Yes, one of the two things that should never be discussed in public. The other is politics.  Guess we don't go by that rule here do we? 
Honestly though, I usually don't try to get involved in this kind of thing. The problem is that some un-named parties seem to not be completely open to other people's views, and, as it seems to this person's method of thought, seem to try to downplay them.
I do, in-fact, agree with most of Scott's views, but I do not think that he should be 'imposing' them on other people of other religions who don't always agree with them.

*NOW,* I will post my stand on the subject.
First, a little background: I am a youth who is currently going through confirmation in a United Methodist church. I am having some issues with faith, but that is not something I wish to get into here. I shall write this as though I am a devout Christian.
My mother is/was a Quaker by upbringing, and as most of you probably know, Quakers are _completely_ anti-war. They are not even supposed/allowed to sign up in any of the armed forces. This gives me a strong anti-war foundation to build off of, and right now I am fairly strongly influenced by this.

My opinion is that you cannot use war to teach peace. If you want peace to must be prepared to cooperate with your enemy. Sure, you can go in and kill Saddam Hussein and tear down his government, but if you don't fix the underlying problem of anti-U.S. sentiment in most of the world (and particularly in the Mid-East) then the same thing is just going to happen all over again. I recently saw some figures to effect of only about 10% of the world's population, outside of the U.S. and Israel (which is, by the way, the only country in the world right now where the majority of the population supports the U.S. And this only because the U.S. has been perfectly _nasty_ to all of Israel's neighbors) support the U.S. and it's policies.

I do not go in for this 'preemptive action' thing from Mr. Bush, and I think that the arms inspections should have been allowed to continue. After all, Iraq had not, as of when the war started, attacked us, or anyone else. (And no, do not bring up the first Gulf War, etc.)
Now, if Iraq _had_ attacked us, then I think things would have been different.



> _Originally posted by ScottW _
> * I would bet $$$ that 95% of those who show up at a anti-war debate, don't really know all the details... they are only followers, with nothing better to do. *


I take offense to this. I am fairly certain that I know pretty much everything that is/has going/gone on in Iraq. Yet, I am still a confirmed anti-war protester.

> _Task item_
Continue the forum post on opposing the Iraq war, starting after its last sentence. The rows have no connection to the forum post on opposing the Iraq war.

> _Record set_
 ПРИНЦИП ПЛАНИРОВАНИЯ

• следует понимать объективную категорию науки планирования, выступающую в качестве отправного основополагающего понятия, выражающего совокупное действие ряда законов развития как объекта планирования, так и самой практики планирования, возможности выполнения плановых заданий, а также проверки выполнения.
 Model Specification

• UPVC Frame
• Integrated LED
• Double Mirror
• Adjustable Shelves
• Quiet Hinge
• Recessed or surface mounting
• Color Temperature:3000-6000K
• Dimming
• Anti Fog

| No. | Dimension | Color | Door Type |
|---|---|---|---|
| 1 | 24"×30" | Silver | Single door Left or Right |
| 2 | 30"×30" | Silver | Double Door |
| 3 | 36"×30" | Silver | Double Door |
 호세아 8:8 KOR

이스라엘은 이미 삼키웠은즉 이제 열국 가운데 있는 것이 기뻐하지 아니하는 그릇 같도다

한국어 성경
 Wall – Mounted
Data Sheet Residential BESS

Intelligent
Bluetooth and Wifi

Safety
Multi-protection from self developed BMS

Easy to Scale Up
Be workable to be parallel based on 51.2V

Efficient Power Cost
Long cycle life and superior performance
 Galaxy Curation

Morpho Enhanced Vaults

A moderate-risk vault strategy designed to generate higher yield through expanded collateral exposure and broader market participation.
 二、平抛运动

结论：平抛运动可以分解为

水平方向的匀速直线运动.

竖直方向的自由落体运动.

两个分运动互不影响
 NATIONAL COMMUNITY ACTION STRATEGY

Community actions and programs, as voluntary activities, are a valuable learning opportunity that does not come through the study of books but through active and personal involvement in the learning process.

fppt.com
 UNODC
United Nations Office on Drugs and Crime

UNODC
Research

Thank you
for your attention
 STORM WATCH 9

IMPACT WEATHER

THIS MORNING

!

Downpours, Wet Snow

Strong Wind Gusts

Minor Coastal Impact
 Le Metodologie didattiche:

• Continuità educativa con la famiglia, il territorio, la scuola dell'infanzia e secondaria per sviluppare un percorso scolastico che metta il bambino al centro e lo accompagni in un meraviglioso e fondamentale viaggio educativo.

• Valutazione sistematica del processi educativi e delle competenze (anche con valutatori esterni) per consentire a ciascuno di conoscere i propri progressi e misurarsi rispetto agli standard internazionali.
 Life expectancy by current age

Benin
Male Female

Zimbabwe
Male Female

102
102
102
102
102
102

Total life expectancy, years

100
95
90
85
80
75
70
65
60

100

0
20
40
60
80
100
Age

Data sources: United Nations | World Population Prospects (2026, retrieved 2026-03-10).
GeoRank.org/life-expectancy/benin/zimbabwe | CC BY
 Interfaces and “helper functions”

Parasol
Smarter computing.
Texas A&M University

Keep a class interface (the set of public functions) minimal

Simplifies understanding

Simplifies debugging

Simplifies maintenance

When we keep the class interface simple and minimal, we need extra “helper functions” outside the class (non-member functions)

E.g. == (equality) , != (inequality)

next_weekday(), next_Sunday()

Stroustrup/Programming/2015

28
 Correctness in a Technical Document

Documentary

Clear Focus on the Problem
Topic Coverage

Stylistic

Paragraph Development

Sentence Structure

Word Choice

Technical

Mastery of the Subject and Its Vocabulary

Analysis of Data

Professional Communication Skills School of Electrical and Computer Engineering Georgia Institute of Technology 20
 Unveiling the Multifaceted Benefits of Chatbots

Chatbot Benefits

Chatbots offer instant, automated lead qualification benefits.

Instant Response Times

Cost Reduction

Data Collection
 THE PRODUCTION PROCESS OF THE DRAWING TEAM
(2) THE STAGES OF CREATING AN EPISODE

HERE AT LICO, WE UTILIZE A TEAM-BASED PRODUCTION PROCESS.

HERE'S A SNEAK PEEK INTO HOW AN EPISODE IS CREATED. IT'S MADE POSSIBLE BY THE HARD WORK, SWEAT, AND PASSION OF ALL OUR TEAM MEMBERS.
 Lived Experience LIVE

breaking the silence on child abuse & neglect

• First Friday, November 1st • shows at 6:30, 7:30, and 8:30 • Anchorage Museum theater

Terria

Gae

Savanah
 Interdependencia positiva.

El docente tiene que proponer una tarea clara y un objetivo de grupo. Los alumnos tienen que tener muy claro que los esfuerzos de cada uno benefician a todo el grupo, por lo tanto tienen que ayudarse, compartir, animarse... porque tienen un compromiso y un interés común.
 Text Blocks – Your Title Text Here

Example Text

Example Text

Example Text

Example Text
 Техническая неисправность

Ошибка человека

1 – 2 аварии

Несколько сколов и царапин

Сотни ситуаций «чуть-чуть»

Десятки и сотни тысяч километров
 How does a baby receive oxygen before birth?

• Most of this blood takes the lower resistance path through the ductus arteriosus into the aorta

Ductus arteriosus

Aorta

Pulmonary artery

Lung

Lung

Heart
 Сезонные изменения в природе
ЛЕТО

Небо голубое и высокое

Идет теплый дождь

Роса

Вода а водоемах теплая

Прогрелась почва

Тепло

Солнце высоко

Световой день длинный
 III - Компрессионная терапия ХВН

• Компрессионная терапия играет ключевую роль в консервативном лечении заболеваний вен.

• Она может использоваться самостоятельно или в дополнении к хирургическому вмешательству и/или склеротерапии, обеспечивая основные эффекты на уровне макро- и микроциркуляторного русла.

> _Task output_
I wear a button. It says 'War: not in my name' I have had many people come up to me and say 'Can I get one of those?' or 'I agree' or even just 'Thank you'. Things like that. I haven't had anyone come up and debate me or anything yet. (Maybe they just have the sense to keep quiet though  ) Now, I trust most of these people, and I do not think that they do not know the details. If anything, I would say that they probably know more about this thing than most pro-war people do. Of course most of these people are part of either my Quaker Meeting, or my Methodist church. Which leads me to my next point: I think that those Christians who are pro-war are significantly outnumbered by their anti-war brethren. Scott, you can argue this until the end of time, but I doubt that there are many people in either of my churches who are pro-war. Now assuming that these churches are even _close_ to a representation of most parishes out there, I would say that you are probably in a severe minority. I think that every person must make a choice some time or other. Having said that, I don't think you will be damned until the end of time because you are pro-violence. 

Bad things would probably have happened if Saddam had remained in power, but bad things will certainly (and are already) happen from this war. These things that will cause great damage that will not always be easy to repair. But I am sure that we, with whatever God we choose to worship (or not, as the case may be) will find a peaceful solution in the end!


Okay, I think I am finished now!


----------



## ScottW (Mar 24, 2003)

Hmm... Let's see. I hang around w/ a bunch of people who are by their nature anti-war... therefore, I will cast a stone and vote that MORE people are anti-war than those who are anti anti-war.

::rollingeyes::

Man, good thing I don't need some quarters, cause not much cents is being made here.


----------



## Ugg (Mar 24, 2003)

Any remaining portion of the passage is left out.